Turns out Argentina is running rampant with some of the world's best hackers.
The Latin American nation has become a home base for the globe's best zero-day hackers, according to a report by the New York Times. Argentine hackers are the best at discovering so-called zero-day flaws in software – or holes and vulnerabilities in a software unknown to the developers and then exploited by the hackers.
These zero-day holes can be used to spy or even destroy entire computer networks. All kinds of U.S. companies, from those that make medical devices to those that make voting machines, are tapping into the Argentine hacking market to prevent a widespread hack like Sony’s.
As the Times explains, while it's unknown how many hackers there are in Argentina (typically not the kind of information people like to advertise) the Argentine culture and political history is why the country has become a fertile recruitment base for U.S. companies looking world-class hackers.
“Cheating the system is part of the Argentine mentality,” Cesar Cerrudo, an Argentine security researcher who is known for hacking into traffic light systems in cities across the United States, told the Times. “Unless you are rich, you grow up without a computer or reading books. To access new software, you have to hack it, and you have to teach yourself everything from the ground up.”

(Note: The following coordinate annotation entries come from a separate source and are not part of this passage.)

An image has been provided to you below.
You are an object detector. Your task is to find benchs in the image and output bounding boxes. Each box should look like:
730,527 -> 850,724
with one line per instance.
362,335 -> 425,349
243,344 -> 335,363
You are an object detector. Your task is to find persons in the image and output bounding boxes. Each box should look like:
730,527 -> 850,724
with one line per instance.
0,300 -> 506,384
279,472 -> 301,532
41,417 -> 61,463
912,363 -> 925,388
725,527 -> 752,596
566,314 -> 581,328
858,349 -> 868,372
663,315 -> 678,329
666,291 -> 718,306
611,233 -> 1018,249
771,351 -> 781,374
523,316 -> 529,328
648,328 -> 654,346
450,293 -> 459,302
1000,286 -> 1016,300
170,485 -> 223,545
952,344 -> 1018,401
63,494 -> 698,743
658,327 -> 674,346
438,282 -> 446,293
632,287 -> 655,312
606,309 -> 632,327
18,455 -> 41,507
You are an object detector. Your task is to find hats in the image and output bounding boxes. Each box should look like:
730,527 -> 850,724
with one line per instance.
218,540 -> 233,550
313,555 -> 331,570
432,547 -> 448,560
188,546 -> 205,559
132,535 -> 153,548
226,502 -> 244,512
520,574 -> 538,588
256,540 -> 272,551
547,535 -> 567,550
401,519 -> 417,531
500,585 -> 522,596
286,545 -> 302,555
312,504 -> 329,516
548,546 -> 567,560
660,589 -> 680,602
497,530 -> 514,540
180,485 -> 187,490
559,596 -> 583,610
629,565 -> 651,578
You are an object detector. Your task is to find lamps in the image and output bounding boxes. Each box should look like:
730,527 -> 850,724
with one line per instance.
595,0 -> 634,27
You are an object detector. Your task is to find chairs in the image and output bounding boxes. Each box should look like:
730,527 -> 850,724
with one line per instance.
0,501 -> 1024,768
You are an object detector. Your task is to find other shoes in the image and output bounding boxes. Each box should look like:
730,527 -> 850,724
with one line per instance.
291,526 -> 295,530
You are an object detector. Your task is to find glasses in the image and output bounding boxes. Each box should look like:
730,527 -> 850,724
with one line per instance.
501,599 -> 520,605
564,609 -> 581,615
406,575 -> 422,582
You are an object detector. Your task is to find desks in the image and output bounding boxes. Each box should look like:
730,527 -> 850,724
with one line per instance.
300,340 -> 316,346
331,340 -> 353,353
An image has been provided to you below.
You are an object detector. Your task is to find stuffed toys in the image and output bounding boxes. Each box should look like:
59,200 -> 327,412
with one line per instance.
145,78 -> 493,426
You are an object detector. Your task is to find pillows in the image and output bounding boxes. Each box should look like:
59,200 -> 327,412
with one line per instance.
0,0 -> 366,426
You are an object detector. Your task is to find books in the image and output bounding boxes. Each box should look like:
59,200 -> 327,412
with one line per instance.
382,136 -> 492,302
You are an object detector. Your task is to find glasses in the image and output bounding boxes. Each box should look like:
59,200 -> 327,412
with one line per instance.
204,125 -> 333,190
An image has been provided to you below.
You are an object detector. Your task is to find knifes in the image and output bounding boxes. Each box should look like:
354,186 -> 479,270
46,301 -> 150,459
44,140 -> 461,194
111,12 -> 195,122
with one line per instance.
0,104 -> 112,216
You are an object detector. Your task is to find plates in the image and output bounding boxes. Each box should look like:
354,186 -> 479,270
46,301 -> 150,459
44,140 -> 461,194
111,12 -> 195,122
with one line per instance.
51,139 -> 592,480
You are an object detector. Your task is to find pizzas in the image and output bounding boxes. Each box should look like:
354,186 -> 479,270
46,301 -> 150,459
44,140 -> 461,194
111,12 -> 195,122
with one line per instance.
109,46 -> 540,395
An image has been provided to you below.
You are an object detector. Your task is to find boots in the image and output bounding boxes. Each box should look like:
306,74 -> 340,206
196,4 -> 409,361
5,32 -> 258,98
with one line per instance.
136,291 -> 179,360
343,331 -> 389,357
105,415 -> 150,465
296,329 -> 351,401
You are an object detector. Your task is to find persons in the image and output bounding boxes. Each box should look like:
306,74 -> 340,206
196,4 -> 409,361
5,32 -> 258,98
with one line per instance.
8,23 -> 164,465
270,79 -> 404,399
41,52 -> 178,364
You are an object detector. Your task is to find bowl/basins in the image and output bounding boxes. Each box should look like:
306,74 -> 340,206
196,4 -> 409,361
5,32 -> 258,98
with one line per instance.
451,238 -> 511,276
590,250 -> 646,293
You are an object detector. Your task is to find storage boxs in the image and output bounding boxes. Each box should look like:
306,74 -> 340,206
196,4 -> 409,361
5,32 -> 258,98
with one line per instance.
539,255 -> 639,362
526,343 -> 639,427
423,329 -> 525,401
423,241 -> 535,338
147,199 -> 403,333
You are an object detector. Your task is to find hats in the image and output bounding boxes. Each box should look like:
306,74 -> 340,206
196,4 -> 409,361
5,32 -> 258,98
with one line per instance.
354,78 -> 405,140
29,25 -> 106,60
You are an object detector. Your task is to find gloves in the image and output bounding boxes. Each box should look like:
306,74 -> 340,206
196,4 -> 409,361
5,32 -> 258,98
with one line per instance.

Living under the rule of a military junta – Argentines have become accustomed to circumventing government oppression and laws that restricted the kinds of books, movies, and even religious beliefs they should be exposed to. In other words, life hacking has naturally led to careers in technical hacking.
Hacking has become so popular there's an annual gathering of Argentine hackers called EkoParty. Here, hundreds of hackers gather and so do cyber-security companies and government officials looking to recruit hackers specializing in so called zero-day skills that could be used by governments and companies to spy on one another.
“Argentina put itself on the map as the country to produce the best hackers,” said Sinan Eren, an executive at Avast Software, a Prague-based security company, told the Times.